**TEXTAUSZUG**:
___

Liebhaber großer Vögel

Warum man morgens um sechs frierend auf einem Acker steht und ein paar tausend Kranichen beim Aufwachen zuschaut  ■ Von Heike Haarhoff

Kraniche“, sagt er zu ihr. Dann, nach einer Pause: „Es gibt da dieses Gedicht von Brecht.“ Er grübelt.

Sie fragt ihn noch einmal. Bald werden die Kraniche weg sein. Anfang November verlassen die grau- weiß gefiederten Grazien mit den Stelzenbeinen, den gezackten Flügeln und dem roten Häubchen auf dem Kopf zu Tausenden ihre Rastplätze in Nordvorpommern und brechen zu ihrem langen Flug nach Südspanien auf, wo sie den Rest des Winters verbringen. Erst im Frühjahr werden sie zusammen mit dem Licht und der Wärme nach Mecklenburg-Vorpommern zurückkehren. Wer den „Vögeln des Glücks“, wie die Kraniche in der Mythologie deswegen heißen, vorher tschüs sagen möchte, muß sich jetzt auf den Weg machen zu den Stoppelfeldern von Groß Mohrdorf bei Stralsund.

Er will nicht. Die Kinder, der Job, der weite Weg. Nur wegen der Viecher bis kurz vor die polnische Grenze reisen? „Erzähl mir, wie es war.“

Sieh jene Kraniche in

großem Bogen!

___

**GEGEBENE DATEN**:

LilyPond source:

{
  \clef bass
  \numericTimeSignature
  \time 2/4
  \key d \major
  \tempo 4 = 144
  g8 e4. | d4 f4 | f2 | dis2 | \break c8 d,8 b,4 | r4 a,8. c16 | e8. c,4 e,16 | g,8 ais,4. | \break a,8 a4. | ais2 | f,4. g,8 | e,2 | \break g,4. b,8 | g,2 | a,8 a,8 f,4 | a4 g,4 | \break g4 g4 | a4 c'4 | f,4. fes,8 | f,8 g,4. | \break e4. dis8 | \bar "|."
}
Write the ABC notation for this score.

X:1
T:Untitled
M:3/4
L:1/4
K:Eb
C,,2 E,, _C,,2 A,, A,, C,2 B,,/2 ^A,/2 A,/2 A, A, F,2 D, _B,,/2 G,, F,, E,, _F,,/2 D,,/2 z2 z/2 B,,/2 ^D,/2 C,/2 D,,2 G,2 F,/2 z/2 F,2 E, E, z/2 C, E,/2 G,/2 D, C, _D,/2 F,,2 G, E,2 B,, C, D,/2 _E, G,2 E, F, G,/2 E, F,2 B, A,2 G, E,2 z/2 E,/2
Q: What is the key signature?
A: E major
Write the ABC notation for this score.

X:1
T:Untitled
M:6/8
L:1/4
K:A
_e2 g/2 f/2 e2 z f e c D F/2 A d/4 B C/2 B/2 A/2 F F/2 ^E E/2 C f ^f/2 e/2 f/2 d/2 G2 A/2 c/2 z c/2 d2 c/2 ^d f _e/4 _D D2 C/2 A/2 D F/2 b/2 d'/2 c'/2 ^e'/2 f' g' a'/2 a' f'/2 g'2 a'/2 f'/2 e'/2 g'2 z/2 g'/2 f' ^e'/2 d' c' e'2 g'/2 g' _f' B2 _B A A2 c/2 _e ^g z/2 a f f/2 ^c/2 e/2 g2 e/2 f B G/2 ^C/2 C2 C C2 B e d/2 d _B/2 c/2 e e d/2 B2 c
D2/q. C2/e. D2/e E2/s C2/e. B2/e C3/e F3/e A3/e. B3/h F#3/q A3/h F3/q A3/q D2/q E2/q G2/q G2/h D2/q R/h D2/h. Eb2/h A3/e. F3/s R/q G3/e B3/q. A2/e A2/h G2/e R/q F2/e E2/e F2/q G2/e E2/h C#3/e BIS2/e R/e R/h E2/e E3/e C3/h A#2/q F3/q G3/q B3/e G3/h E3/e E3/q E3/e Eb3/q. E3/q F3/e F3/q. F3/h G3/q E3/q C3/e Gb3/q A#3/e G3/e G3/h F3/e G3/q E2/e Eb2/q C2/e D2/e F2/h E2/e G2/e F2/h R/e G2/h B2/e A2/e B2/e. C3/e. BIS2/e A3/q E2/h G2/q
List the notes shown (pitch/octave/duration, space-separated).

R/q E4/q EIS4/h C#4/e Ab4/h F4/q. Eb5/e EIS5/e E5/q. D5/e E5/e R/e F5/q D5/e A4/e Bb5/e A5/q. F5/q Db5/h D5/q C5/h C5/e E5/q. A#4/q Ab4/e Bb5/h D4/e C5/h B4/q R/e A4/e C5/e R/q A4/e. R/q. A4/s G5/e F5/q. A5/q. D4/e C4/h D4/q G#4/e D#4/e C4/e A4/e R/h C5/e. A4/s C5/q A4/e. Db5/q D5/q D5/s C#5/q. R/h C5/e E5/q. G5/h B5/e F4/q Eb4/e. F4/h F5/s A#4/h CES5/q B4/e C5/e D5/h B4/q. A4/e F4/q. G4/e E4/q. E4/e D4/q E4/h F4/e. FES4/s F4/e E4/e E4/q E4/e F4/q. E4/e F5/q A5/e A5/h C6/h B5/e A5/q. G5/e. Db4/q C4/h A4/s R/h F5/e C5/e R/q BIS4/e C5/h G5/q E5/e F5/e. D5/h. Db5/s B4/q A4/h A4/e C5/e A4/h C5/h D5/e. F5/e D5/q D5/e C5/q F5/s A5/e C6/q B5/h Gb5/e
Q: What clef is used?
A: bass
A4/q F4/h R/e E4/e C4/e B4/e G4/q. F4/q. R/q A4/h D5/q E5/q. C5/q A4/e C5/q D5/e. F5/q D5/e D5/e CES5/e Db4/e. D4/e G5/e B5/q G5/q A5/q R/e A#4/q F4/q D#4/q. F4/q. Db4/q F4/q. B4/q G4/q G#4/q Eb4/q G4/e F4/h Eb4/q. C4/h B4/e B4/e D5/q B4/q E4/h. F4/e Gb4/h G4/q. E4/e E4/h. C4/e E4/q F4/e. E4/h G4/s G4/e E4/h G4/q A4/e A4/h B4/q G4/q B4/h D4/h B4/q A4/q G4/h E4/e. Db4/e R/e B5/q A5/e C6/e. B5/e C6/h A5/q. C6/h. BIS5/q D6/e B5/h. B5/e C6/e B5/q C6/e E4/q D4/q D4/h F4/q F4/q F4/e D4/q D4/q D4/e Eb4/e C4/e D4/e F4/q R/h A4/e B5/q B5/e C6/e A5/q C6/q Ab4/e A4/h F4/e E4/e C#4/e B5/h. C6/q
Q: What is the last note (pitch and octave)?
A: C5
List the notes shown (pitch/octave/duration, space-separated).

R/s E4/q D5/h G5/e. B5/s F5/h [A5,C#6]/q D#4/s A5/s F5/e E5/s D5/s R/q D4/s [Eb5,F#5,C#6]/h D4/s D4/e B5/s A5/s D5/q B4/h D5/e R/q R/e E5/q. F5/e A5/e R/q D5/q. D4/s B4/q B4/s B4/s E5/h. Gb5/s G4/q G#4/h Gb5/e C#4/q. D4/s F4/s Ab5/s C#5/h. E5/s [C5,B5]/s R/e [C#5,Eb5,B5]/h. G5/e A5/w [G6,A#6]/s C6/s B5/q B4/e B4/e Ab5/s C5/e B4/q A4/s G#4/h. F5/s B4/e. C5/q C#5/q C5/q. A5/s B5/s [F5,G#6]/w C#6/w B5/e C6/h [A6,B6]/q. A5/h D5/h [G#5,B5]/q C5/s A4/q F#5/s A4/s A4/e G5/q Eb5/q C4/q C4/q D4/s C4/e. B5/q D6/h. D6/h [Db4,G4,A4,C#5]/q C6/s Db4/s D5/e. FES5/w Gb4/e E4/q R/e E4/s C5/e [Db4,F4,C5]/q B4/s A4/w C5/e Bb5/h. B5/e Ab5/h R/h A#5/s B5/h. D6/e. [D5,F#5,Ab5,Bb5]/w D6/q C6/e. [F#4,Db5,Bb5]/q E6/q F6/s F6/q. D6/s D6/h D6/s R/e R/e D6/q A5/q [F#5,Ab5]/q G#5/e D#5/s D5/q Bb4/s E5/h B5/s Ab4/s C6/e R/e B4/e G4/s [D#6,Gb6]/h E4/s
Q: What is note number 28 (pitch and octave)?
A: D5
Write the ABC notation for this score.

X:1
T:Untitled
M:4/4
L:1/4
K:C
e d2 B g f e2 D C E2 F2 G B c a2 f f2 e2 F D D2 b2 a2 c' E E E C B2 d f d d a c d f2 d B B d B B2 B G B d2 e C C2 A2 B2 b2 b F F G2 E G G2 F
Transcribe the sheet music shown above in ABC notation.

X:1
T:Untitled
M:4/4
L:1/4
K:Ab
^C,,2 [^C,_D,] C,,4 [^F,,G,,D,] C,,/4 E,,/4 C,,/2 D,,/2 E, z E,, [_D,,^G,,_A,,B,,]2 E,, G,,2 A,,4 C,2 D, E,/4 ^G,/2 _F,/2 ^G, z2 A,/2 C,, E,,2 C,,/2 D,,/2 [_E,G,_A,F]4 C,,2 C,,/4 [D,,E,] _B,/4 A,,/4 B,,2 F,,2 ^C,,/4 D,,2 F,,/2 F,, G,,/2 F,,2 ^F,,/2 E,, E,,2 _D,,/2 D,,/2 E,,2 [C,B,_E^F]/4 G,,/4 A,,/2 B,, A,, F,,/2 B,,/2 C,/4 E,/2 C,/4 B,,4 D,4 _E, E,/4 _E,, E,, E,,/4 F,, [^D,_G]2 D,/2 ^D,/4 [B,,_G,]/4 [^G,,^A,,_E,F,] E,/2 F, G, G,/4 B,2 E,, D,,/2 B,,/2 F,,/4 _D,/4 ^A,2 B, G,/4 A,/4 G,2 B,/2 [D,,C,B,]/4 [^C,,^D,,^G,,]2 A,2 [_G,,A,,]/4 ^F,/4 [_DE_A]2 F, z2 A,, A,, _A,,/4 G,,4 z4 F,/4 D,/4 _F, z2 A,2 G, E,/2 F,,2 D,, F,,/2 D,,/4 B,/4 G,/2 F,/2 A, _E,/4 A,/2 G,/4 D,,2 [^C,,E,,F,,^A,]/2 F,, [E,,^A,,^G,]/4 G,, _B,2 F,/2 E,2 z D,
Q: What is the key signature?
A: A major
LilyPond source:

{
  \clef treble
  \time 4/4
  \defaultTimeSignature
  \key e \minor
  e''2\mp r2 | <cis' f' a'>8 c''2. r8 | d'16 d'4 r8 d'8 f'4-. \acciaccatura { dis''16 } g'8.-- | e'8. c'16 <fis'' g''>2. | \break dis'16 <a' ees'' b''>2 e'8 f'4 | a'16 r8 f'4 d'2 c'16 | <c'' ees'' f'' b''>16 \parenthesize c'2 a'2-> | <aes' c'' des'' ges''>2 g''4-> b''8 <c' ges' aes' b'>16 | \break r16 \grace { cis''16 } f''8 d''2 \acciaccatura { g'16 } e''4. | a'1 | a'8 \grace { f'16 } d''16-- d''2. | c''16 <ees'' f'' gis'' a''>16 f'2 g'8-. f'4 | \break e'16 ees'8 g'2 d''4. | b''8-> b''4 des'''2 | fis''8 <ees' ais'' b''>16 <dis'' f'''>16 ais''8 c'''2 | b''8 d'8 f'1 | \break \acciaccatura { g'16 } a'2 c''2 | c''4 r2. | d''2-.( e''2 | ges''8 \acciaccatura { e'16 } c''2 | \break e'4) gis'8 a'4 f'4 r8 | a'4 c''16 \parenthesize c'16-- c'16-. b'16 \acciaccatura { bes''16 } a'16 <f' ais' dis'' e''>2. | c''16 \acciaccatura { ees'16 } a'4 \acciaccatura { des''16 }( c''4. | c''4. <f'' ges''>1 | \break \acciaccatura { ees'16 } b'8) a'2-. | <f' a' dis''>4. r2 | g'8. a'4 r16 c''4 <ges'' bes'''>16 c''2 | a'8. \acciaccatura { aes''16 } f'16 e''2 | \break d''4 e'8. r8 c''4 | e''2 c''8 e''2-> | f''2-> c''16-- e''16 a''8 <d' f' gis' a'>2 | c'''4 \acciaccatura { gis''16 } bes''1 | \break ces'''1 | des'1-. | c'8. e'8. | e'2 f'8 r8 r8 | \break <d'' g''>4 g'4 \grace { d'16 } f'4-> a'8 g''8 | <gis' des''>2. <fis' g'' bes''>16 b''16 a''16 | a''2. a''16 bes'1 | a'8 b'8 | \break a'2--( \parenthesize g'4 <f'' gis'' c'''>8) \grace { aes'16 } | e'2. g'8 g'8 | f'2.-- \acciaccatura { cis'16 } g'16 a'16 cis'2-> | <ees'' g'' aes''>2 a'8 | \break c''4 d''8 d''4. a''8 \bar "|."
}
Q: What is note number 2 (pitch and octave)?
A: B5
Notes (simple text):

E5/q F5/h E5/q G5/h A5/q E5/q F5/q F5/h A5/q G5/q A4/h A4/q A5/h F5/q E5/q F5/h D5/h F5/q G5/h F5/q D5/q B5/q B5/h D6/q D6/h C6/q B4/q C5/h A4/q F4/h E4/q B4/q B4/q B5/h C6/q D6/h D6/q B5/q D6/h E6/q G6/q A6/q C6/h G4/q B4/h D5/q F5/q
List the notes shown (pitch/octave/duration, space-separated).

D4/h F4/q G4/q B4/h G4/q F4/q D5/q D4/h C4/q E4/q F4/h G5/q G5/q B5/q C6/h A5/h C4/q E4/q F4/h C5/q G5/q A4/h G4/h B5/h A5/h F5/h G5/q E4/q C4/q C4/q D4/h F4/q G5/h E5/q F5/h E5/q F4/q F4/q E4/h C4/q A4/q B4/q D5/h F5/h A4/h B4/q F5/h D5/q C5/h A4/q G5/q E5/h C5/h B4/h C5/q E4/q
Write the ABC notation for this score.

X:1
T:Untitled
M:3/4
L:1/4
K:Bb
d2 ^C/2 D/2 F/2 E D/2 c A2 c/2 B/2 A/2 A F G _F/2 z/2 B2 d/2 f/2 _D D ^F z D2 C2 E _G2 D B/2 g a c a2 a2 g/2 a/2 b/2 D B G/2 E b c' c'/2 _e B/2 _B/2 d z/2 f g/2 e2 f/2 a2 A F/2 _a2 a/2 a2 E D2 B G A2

___

**ÜBUNGSAUFGABEN**:
a) Kopiere bitte aus dem Text über die Kraniche die Stelle, die mit „Warum man morgens“ beginnt und mit „Mohrdorf bei Stralsund.“ endet.
b) Nenne alle Orts- und Regionsnamen, die im Text über die Kraniche vorkommen.
c) Führe den Text über die Kraniche nach seinem letzten Satz weiter.
Die Zeilen stehen in keinem Zusammenhang mit dem Text über die Kraniche.

**LÖSUNGEN**:
a)
Warum man morgens um sechs frierend auf einem Acker steht und ein paar tausend Kranichen beim Aufwachen zuschaut  ■ Von Heike Haarhoff

Kraniche“, sagt er zu ihr. Dann, nach einer Pause: „Es gibt da dieses Gedicht von Brecht.“ Er grübelt.

Sie fragt ihn noch einmal. Bald werden die Kraniche weg sein. Anfang November verlassen die grau- weiß gefiederten Grazien mit den Stelzenbeinen, den gezackten Flügeln und dem roten Häubchen auf dem Kopf zu Tausenden ihre Rastplätze in Nordvorpommern und brechen zu ihrem langen Flug nach Südspanien auf, wo sie den Rest des Winters verbringen. Erst im Frühjahr werden sie zusammen mit dem Licht und der Wärme nach Mecklenburg-Vorpommern zurückkehren. Wer den „Vögeln des Glücks“, wie die Kraniche in der Mythologie deswegen heißen, vorher tschüs sagen möchte, muß sich jetzt auf den Weg machen zu den Stoppelfeldern von Groß Mohrdorf bei Stralsund.

b)
- Nordvorpommern
- Südspanien
- Mecklenburg-Vorpommern
- Groß Mohrdorf
- Stralsund

c)
Die Wolken, welche ihnen

beigegeben

Zogen mit ihnen schon,

als sie entflogen

Aus einem Leben in ein

andres Leben

Noch keine halbe Stunde auf dem zugigen Feld bei Groß Mohrdorf inmitten dieser flachen und baumlosen vorpommerschen Ackerlandschaft, und das Gefühl verstärkt sich, daß gleich Finger und Zehen absterben. Die dicksten Handschuhe und die wollensten Socken nützen wenig, wenn man sich nicht rühren darf. Jede hastige Bewegung würde die scheuen Kraniche aufschrecken.

Gut 300 Meter entfernt stelzen sie über das abgeerntete Feld, eine graue Masse unter klarem Winterhimmel auf der Suche nach ein paar Maiskörnern, die den Erntemaschinen entgangen sind. Scharen von Vögeln, die den Acker belagern, und dennoch hätte Hitchcock wenig mit ihnen anzufangen gewußt. Von Kranichen geht nichts Bedrohliches aus. Mit bloßem Auge könnte man die einzelnen Hähne und Hennen aus dieser Distanz ohnehin kaum unterscheiden; was die Kraniche verrät, sind ihre Rufe. Ach was, Rufe. Ihr Geschrei, ihr mal zänkisches, mal zärtliches Gekreische. Dieser Höllenlärm, dessen Erzeugung sie ihrer in der Tierwelt einmaligen Luftröhre zu verdanken haben. 1,20 Meter lang ist das verknorpelte und in sich gewundene Organ, würde man es geradeziehen. Ein Stimmvolumen, das sämtliche Trompeten aller Staatsorchester nicht zu überbieten vermögen: „Grus Grus“, ein trefflicherer Name hätte den alten Römern nicht einfallen können für die Kraniche.

In gleicher Höhe und mit

gleicher Eile

Scheinen sie alle beide nur

daneben.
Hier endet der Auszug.